Parker y Bunnymen, al calor de Londres

            Un Londres soleado y pre-veraniego nos brindó una inesperada bienvenida. Con el tiempo limitado, surqué las calles del Soho en busca de las buenas disquerías –que todavía quedan, no hay necesidad de entrar en pánico aún-  dispuesto a traer algunas piezas que hacía tiempo codiciaba. Y aunque han desaparecido algunos mojones de antaño, como Virgin Records, en una esquina de Shaftesbury Avenue, la avenida de los teatros, a pasos de Charing Cross Rd., me topé con Fopp, una disquería relativamente nueva de dos plantas: abajo las novedades y en el primer piso material de catálogo. Bien provista y con precios lógicos, una muy buena opción para quienes seguimos apostando al formato físico de la música. Principalmente CDs, pero también algunos vinilos y unos fantásticos libros de rock a muy buenos precios.

                                       Graham Parker & the Rumor, versión 2014, en el 
                                          Shepherd's Bush Empire

           En cuarenta y ocho horas pasamos dos veces por el principal teatro de recitales que hoy ostenta Londres, el Shepherd Bush’s Empire. Un viernes tocaba Graham Parker, uno de los grandes héroes de culto de la New Wave inglesa original, aunque, por más que lo intente ubicar en tiempo y espacio, todas las etiquetas son injustas. Parker fue siempre un estilo en sí mismo. Llamarlo cantautor le queda chico: su música siempre tuvo un costado filoso, con letras de peculiar agudeza, tanto cuando retratan las contradicciones de un romance que no llegó a buen puerto, las desventuras de un adolescente problemático o los viacrucis cotidianos del hombre común frente a la indiferencia del cuerpo social. Acompañado impecablemente por los músicos originales de The Rumour, su banda histórica, Parker demostró a lo largo de una hora y media que su abrasiva voz ha resistido muy bien el paso de las décadas, conservando indemnes su caudal y su expresividad, y que sus temas no han perdido potencia ni relevancia.  “No holding back”, “Stick to me”, “Watch the moon come down”, “Discovering Japan” y “Nobody hurts you” se destacaron en una noche de singular intensidad, y me agrada poder decir que las canciones de su reciente álbum de reaparición, Three Chords Good, se fusionaron con gracia con los viejos clásicos.  Un merecido párrafo final para destacar el excelente set acústico del telonero Glenn Tilbrook, pilar del grupo Squeeze, en esta ocasión en plan solista, quien puso a la audiencia en el clima ideal para degustar el número de fondo.

                                          Amigos del claroscuro: Echo & the Bunnymen, 
                                           Shepherd's Bush Empire, 2014.
-------------------------
Ejercicios propuestos |
(1) Copia el fragmento de la crónica que empieza con "Un Londres soleado" y sigue hasta "muy buenos precios.", pero cambia "Fopp" por "Rough Trade".
(2) Según la crónica, ¿quién hizo de telonero en el concierto de Graham Parker?
Los ítems son material aparte y no guardan relación con la crónica.

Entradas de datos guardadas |
-------------------------
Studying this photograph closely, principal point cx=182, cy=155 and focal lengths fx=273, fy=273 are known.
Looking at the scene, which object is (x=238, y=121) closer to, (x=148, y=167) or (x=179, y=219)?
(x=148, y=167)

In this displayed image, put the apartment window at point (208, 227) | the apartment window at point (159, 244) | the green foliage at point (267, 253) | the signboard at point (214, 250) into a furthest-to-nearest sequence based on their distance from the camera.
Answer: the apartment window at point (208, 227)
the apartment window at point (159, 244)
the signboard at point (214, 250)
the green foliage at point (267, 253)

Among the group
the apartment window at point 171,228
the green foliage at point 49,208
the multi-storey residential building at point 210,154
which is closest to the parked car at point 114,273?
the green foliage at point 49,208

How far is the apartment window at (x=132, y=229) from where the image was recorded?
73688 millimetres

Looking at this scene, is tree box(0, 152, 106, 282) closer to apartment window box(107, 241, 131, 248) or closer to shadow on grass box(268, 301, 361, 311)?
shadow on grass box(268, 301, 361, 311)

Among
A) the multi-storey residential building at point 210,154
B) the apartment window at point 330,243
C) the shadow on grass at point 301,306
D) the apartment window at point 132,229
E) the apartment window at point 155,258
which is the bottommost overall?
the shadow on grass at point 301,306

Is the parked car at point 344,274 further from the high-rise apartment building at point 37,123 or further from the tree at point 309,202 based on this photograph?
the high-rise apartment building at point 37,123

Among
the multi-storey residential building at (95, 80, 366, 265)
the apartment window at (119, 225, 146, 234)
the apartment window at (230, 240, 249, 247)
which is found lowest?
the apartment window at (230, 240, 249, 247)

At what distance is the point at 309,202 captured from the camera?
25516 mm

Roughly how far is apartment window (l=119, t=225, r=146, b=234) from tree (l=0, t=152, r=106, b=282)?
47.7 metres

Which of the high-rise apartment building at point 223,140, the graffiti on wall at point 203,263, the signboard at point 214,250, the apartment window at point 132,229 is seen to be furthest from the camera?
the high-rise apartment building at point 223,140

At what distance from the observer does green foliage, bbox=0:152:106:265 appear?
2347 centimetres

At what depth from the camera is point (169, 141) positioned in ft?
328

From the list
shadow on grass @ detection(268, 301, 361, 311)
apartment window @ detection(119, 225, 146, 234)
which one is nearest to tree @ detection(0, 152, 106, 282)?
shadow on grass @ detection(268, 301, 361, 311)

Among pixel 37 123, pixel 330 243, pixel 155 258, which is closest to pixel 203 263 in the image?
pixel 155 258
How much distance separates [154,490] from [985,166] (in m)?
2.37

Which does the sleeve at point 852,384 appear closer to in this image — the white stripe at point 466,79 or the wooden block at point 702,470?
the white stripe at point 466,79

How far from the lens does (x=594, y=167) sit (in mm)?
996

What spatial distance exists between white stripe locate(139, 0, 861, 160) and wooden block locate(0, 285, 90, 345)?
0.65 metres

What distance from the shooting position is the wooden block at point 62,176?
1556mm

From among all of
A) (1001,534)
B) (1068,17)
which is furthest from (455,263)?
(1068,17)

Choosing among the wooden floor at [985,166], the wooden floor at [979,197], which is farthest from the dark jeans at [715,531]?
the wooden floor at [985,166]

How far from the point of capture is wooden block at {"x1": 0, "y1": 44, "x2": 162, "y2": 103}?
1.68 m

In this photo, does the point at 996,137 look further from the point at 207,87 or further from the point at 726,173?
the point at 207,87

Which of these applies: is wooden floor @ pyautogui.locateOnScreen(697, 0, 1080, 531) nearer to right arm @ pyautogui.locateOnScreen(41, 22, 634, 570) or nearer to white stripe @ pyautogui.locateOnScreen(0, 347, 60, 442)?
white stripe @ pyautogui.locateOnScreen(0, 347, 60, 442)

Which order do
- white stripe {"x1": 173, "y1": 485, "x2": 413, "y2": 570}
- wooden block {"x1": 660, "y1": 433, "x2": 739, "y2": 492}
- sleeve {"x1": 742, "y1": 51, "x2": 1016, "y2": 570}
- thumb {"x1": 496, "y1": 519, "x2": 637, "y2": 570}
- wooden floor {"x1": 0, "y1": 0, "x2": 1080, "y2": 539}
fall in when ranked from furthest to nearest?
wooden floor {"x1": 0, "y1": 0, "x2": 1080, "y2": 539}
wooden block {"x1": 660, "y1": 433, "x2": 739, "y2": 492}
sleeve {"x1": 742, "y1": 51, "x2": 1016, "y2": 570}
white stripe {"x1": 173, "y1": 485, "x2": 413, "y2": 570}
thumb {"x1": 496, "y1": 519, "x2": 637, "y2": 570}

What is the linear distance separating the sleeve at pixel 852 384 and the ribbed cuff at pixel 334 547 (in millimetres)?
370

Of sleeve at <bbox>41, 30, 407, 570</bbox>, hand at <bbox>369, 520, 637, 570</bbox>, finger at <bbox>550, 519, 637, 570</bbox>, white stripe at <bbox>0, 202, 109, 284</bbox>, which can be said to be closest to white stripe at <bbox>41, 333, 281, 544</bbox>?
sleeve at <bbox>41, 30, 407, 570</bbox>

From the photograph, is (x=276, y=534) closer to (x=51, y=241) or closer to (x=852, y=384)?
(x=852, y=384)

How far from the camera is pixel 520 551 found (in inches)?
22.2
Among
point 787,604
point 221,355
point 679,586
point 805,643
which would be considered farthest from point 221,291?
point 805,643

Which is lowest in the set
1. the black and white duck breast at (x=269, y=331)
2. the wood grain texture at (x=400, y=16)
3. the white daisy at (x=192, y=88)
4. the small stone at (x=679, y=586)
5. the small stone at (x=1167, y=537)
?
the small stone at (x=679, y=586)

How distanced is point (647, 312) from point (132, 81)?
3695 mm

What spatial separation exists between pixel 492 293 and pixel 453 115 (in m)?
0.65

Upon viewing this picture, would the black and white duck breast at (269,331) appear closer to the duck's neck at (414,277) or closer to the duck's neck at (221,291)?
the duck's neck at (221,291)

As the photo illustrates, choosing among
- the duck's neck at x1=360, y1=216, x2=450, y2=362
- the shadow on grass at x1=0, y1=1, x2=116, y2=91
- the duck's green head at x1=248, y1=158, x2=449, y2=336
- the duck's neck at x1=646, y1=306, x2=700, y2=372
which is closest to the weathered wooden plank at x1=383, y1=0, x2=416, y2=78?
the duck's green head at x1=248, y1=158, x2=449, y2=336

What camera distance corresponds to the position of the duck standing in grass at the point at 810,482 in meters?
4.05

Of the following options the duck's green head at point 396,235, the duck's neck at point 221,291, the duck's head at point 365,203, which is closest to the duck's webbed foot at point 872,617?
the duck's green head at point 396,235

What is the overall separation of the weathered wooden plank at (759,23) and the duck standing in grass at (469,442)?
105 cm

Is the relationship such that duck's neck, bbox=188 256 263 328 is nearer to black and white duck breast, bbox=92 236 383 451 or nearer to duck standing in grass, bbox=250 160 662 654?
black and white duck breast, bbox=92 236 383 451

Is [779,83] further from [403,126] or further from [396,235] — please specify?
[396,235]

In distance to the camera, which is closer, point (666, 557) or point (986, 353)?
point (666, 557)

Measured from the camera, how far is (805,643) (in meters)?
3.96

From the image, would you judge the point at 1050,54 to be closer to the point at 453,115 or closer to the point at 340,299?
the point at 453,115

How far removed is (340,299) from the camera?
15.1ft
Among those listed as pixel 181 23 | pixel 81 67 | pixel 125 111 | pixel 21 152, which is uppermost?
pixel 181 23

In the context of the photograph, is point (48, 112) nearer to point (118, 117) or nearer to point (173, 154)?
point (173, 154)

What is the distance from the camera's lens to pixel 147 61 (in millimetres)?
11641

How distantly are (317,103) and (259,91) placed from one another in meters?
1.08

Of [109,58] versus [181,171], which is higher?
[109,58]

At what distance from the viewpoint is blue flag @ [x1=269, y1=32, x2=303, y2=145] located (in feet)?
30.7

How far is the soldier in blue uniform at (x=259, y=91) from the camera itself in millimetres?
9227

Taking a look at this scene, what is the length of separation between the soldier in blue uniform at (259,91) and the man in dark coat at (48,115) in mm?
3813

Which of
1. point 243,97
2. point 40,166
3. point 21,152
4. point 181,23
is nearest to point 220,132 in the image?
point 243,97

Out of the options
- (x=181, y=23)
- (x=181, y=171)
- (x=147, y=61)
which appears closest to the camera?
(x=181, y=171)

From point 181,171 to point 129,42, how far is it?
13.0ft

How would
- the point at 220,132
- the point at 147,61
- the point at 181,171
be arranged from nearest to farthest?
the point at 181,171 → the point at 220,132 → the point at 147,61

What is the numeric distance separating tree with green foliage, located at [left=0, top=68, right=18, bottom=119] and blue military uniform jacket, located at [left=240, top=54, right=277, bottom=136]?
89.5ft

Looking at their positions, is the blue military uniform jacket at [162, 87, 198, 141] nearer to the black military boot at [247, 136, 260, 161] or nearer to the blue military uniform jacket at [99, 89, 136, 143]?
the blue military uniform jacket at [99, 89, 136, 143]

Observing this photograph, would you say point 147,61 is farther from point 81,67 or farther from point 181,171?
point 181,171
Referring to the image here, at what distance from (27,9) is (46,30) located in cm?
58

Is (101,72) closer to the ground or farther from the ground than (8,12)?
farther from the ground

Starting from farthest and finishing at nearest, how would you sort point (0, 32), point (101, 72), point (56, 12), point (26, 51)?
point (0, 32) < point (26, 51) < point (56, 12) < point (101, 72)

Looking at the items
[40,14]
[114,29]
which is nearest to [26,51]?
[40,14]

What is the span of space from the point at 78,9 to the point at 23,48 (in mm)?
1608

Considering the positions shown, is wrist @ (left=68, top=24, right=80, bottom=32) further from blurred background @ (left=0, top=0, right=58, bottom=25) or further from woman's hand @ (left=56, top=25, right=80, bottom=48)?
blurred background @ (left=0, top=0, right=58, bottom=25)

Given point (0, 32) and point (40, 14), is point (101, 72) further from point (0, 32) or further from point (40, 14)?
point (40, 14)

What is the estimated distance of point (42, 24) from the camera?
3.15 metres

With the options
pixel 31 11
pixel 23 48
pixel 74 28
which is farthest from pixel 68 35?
-------------------------
Soluciones |
(1)
Un Londres soleado y pre-veraniego nos brindó una inesperada bienvenida. Con el tiempo limitado, surqué las calles del Soho en busca de las buenas disquerías –que todavía quedan, no hay necesidad de entrar en pánico aún-  dispuesto a traer algunas piezas que hacía tiempo codiciaba. Y aunque han desaparecido algunos mojones de antaño, como Virgin Records, en una esquina de Shaftesbury Avenue, la avenida de los teatros, a pasos de Charing Cross Rd., me topé con Rough Trade, una disquería relativamente nueva de dos plantas: abajo las novedades y en el primer piso material de catálogo. Bien provista y con precios lógicos, una muy buena opción para quienes seguimos apostando al formato físico de la música. Principalmente CDs, pero también algunos vinilos y unos fantásticos libros de rock a muy buenos precios.

(2) Glenn Tilbrook, pilar del grupo Squeeze.